Keywords: allusion, modern sonnet, story of Adam and Eve, forbidden fruit, apple, wheat
There are no evident proofs that what and how exactly the forbidden tree or fruit was. In the Quran, it is mentioned only as “this tree” (hadhihi-sh-shajara) and it has not been mentioned that how and what it was. In Torah, it has been called the tree of eternality and the tree of distinguishing between good and evil which is believed most probably to have a symbolic function; because among trees, no one knows such a tree. However, reporters of the Bible and the Quran, sometimes on the basis of old myths, have mentioned different things in this regard: wheat, grapes, fig, camphor, jujube, colocynth, apple, wisdom, jealousy, eternality, etc. what has become popular in the public and has been widely reflected in literature, poetry and arts is that in the Islamic culture, it is mentioned as wheat and in the Western culture, it comes as apple. Popularity of wheat in the Islamic and Iranian culture is not strange; because it has a huge background of narratives, interpretational and historical reports in the books interpreting the Quran, the Quranic tales, history, etc. (for example, Meibodi, 1978, 1/149 and 3/557; Razi, 1992, 1/220; Neishaburi, 2007: 17; Sour Abadi, 1986: 74; Tabatabaee, 1993, 1/143; Javadi, 2001, 3/359); however, popularity of apple in the Western culture is strange, because there is no mention of it in their religious sources, and most probably, it has entered the reports of Torah and Enjil from old myths and folkloric legends and from there, it has entered their culture and art (Shafee Kadkani, 2011: 288).

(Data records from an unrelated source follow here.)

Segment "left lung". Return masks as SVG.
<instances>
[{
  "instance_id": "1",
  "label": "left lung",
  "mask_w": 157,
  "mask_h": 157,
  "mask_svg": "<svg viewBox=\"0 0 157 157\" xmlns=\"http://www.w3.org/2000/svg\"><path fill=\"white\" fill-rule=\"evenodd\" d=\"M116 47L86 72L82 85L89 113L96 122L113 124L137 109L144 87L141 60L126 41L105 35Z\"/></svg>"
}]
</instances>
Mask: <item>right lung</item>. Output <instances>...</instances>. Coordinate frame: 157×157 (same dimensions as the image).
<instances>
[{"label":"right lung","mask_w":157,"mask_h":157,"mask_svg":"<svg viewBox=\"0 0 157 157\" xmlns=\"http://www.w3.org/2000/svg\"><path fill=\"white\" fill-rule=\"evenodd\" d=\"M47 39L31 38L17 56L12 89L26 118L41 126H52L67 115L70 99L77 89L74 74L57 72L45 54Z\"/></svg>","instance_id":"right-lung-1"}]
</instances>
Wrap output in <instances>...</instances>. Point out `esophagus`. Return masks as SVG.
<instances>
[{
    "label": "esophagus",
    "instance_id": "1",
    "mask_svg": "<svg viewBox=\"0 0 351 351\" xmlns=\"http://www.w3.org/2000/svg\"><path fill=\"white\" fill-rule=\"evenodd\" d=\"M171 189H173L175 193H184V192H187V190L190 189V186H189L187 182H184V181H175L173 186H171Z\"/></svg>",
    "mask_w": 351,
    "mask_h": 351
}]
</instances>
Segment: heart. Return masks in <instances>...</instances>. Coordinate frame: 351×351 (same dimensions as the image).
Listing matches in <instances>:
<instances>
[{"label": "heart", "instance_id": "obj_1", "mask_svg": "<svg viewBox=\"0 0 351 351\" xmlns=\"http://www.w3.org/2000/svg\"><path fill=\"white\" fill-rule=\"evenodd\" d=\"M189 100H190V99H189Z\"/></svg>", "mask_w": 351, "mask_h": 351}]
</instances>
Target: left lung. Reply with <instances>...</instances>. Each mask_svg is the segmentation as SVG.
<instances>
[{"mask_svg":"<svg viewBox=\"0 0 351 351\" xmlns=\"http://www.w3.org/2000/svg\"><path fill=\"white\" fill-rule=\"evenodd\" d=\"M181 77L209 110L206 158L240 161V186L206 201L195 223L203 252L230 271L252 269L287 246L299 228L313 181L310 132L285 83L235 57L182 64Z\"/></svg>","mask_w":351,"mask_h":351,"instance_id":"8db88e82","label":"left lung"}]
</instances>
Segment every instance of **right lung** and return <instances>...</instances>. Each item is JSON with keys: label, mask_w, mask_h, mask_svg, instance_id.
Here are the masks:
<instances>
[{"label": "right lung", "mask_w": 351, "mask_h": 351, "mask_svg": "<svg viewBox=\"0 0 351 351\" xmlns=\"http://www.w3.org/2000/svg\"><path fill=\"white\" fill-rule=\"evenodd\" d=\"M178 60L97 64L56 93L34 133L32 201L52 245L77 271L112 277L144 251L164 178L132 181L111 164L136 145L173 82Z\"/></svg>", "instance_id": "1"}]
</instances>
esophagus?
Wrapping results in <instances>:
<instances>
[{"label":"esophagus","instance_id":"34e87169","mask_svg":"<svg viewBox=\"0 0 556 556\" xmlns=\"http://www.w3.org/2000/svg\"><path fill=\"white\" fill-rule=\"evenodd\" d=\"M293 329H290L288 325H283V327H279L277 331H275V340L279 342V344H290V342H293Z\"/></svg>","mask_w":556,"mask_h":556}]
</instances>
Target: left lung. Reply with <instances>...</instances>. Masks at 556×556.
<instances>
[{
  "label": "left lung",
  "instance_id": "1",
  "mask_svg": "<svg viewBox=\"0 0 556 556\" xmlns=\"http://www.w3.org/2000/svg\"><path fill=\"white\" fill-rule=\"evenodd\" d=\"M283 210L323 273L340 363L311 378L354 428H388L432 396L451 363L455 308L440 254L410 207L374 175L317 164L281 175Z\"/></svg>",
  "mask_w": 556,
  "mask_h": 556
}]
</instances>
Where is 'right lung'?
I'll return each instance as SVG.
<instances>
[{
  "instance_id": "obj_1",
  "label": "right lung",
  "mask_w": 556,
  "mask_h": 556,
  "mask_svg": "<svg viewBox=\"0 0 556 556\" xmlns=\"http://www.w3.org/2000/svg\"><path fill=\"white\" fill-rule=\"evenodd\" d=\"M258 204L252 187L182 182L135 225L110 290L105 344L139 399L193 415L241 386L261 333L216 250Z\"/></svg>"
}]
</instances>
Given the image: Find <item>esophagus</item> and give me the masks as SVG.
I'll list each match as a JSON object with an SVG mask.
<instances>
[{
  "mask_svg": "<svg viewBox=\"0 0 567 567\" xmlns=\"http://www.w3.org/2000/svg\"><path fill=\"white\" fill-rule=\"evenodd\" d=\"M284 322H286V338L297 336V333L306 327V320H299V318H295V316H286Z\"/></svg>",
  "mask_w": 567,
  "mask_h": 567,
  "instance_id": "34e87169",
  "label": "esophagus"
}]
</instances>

1.1.Statement of the problem
The story of the forbidden fruit or tree, the fruit that God forbid for Adam and Eve to eat, and when they ate it, they were cast out of paradise, seems to have roots in the report of Torah, a report that has later been mentioned in the Quran with a little difference. This report has some similar samples in the African myths, etc. as well (Bayer, 1975: 95-97). The most outstanding event of the story of creation that has found a fully new form and name, especially in the present-day sonnets, is the story of the forbidden fruit. This survey tries to report it and answer these questions: how is the story of the forbidden fruit reflected in the contemporary poetry? Why has it changed from wheat to apple? What has specific symbolic function it taken?
In this survey, by the use of the descriptive-analytical method, the reflection of the forbidden tree has been studied in many contemporary poetry collections, and the effect of cultural events on this story as well as poetic allusions have been extracted.
About the forbidden tree, the books interpreting the Quran, for instance, have discussed the issue; some of these books are: Majma-ul-Bayan (Tabarsi, 2007: 1/193); Roz-ul-Jenan (Razi, 1992: 1/220); Kashf-ul-Asrar (Meibodi, 1978: 1/148)’ Al-Mizan (Tabatabaee, 1973: 1/126), etc. All of these sources have discussed whether the fruit was wheat, grapes or something else; but about its reflection on the contemporary poetry, its change from wheat to apple and its literary functions, no independent work has been carried out yet.
The story of Adam and Eve, especially story of the forbidden fruit, has extensively been reflected in the works of Persian poets with different names such as wheat, grapes, the fruit of wisdom, forbidden fruit, and forbidden tree. It has been a productive source for poetic points, imagery, and articulation. In the contemporary poetry, especially in sonnets, in addition to extensive reflection, this story, along with modernization of life and period, has become modernized, too. The more important thing is the replacement of wheat by apple under the influence of Western culture, and following that, the appearance of symbolic and new functions for apple, like the symbol of love, kindness, sin, temptation, and deceit. It is also mentioned that using apple is sometimes intentional and out of poetic skill, and sometimes it is cliché and indecisive. It is also said that the forbidden fruit has entered the postmodern poetry with the postmodern names of kiwi and pineapple as well.